- Duas gémeas portuguesas, Leila e Laila Lourenço, de 22 anos, foram detidas a 24 de junho no aeroporto de Genebra, Suíça, com cerca de 90 quilos de canábis em duas malas.
- Cada mala continha aproximadamente 45 quilos de droga, acondicionada de forma a passar despercebida.
- O juiz de instrução criminal aplicou a prisão preventiva às arguidas, devido ao perigo de fuga, dado que são portuguesas.
- O Ministério Público suíço tem um prazo de cerca de três meses para apresentar as acusações; em Genebra, as penas por posse de haxixe e canábis costumam oscilar entre um e dois anos, geralmente suspensas.
- A justiça suíça aponta que as suspeitas poderão estar ligadas a uma viagem a Banguecoque para recolha da droga, com destino provável a Portugal.

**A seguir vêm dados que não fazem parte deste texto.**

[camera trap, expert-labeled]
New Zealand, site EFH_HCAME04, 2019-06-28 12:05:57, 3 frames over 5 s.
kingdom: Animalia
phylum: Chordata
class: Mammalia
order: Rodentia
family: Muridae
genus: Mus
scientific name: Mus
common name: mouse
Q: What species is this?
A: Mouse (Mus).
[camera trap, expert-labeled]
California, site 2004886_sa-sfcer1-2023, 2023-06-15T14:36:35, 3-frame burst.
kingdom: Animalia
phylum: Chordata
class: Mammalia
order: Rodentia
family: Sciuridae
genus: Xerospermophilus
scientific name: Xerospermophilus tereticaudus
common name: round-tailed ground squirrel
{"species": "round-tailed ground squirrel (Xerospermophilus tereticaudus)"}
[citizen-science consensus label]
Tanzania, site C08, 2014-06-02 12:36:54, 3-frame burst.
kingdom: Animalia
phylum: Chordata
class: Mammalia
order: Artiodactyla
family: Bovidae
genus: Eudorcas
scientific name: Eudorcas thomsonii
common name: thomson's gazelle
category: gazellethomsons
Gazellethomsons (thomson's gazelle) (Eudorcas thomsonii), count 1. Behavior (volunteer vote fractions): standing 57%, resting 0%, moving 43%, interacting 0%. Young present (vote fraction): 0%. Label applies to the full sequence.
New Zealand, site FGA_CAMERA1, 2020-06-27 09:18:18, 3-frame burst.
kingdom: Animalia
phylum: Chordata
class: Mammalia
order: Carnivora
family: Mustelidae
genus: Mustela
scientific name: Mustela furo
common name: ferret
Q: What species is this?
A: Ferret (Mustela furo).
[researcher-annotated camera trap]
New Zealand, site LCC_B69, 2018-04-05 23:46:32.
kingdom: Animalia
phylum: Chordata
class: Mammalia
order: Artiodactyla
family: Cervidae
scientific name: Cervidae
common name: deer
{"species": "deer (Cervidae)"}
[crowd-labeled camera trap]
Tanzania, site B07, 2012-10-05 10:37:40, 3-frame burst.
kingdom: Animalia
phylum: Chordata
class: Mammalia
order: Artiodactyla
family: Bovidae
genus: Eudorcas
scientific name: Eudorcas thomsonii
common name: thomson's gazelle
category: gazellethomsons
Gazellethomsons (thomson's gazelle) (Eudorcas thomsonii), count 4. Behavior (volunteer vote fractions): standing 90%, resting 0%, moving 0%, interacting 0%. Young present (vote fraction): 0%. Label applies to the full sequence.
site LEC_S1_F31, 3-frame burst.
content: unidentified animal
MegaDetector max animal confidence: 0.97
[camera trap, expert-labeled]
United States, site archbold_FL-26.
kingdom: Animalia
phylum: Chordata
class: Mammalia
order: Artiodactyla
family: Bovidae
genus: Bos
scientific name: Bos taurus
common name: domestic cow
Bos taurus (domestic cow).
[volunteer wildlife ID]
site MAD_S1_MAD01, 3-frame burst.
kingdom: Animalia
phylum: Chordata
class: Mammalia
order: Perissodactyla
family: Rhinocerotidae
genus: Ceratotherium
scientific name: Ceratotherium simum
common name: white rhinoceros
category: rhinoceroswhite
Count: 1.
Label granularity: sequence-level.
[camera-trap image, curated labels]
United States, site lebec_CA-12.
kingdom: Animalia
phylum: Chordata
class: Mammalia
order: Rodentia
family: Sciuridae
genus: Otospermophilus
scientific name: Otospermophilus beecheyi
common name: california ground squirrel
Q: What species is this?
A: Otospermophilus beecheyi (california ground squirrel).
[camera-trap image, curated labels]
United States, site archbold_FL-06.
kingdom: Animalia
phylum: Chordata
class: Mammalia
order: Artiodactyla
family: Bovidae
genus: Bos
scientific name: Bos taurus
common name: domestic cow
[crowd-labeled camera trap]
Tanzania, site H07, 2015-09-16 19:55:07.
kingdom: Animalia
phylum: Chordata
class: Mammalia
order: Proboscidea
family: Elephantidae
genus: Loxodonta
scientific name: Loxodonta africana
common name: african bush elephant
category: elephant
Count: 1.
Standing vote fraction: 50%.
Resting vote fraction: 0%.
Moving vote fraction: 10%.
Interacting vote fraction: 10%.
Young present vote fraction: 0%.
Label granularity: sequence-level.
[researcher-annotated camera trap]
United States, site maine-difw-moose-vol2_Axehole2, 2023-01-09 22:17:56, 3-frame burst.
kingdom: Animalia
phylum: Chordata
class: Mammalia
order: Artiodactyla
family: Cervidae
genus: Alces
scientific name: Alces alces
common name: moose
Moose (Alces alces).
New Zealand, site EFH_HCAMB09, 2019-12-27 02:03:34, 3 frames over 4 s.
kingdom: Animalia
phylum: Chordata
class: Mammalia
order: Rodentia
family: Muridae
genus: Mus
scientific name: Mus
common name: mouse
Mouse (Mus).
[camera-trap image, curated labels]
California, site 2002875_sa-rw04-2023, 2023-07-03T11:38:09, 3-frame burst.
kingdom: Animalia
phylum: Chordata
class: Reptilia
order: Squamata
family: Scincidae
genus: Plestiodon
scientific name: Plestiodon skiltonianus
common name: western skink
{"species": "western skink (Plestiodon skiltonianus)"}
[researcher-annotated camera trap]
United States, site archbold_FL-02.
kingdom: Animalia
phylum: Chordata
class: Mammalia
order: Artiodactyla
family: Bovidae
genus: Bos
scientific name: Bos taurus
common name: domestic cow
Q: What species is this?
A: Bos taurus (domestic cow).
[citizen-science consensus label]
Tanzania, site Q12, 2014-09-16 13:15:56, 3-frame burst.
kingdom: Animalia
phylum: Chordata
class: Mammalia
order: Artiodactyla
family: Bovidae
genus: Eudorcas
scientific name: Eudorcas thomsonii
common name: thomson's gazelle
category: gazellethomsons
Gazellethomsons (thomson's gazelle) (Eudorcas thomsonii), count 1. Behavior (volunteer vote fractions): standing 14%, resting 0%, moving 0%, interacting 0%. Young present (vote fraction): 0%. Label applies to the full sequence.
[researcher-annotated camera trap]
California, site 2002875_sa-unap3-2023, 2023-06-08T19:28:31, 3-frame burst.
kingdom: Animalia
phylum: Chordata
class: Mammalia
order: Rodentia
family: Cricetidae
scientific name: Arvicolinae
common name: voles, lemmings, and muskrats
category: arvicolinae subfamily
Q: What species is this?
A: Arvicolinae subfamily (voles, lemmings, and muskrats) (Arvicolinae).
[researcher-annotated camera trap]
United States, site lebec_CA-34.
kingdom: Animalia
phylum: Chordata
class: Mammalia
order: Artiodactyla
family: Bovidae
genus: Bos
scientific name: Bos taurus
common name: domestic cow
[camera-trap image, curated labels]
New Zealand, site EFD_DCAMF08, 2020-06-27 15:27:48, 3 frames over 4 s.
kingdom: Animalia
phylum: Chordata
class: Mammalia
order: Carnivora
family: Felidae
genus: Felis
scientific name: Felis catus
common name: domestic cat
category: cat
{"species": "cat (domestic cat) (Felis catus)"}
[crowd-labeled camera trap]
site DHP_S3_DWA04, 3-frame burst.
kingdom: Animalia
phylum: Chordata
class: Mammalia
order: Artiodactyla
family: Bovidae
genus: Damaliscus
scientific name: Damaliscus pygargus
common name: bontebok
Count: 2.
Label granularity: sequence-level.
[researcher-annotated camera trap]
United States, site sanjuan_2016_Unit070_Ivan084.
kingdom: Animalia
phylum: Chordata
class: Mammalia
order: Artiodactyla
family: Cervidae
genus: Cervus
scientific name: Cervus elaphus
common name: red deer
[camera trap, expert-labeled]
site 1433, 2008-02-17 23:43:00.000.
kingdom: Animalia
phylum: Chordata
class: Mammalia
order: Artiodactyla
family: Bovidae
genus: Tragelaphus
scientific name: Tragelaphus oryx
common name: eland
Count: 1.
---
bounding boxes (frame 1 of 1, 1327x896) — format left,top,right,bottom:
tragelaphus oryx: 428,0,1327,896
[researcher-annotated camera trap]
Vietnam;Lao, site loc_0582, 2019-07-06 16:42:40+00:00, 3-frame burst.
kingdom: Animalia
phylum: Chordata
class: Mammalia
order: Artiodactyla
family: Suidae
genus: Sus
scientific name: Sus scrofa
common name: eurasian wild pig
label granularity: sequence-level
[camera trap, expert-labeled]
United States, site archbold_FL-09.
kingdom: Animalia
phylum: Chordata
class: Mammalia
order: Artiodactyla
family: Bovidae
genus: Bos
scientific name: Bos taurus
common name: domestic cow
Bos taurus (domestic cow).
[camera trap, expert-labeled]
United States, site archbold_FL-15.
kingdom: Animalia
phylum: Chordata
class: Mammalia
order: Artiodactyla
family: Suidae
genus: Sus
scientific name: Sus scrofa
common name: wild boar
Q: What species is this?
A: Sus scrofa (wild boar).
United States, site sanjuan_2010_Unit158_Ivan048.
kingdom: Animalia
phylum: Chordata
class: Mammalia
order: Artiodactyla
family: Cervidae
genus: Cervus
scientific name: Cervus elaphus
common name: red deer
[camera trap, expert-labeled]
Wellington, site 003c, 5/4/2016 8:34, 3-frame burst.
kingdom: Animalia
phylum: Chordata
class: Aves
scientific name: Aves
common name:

Leila e Laila Lourenço, gémeas portuguesas de 22 anos, foram detidas a 24 de junho no aeroporto de Genebra, Suíça, com cerca de 90 quilos de canábis nas bagagens. As duas malas contêm aproximadamente 45 quilos cada, acondicionadas de forma a passar despercebidas.
Segundo várias fontes policiais, o detetor de alfândega em Genebra terá descoberto a droga durante a inspeção às malas. As arguidas foram colocadas em prisão preventiva pelo juiz de instrução criminal, dada a perspetiva de fuga, já que são portuguesas.
O Ministério Público suíço tem um prazo de cerca de três meses para apresentar acusações, conforme o código penal do cantão de Genebra. Esta moldura temporal poderá influenciar o desenrolar do processo, ainda sem sentença.
Contexto legal e perspetivas
O cantão de Genebra tende a aplicar penas leves por posse de haxixe e canábis, com condenações entre 1 e 2 anos, geralmente suspensas. Contudo, as duas jovens não devem ser condenadas a mais de um ano de prisão, segundo informações verificadas pelo CM.
A justiça suíça sustenta que as arguidas teriam viajado até Banguecoque, Tailândia, para recolher a droga, com destino a Portugal. Esta tese é parte do alegado enquadramento criminal do caso.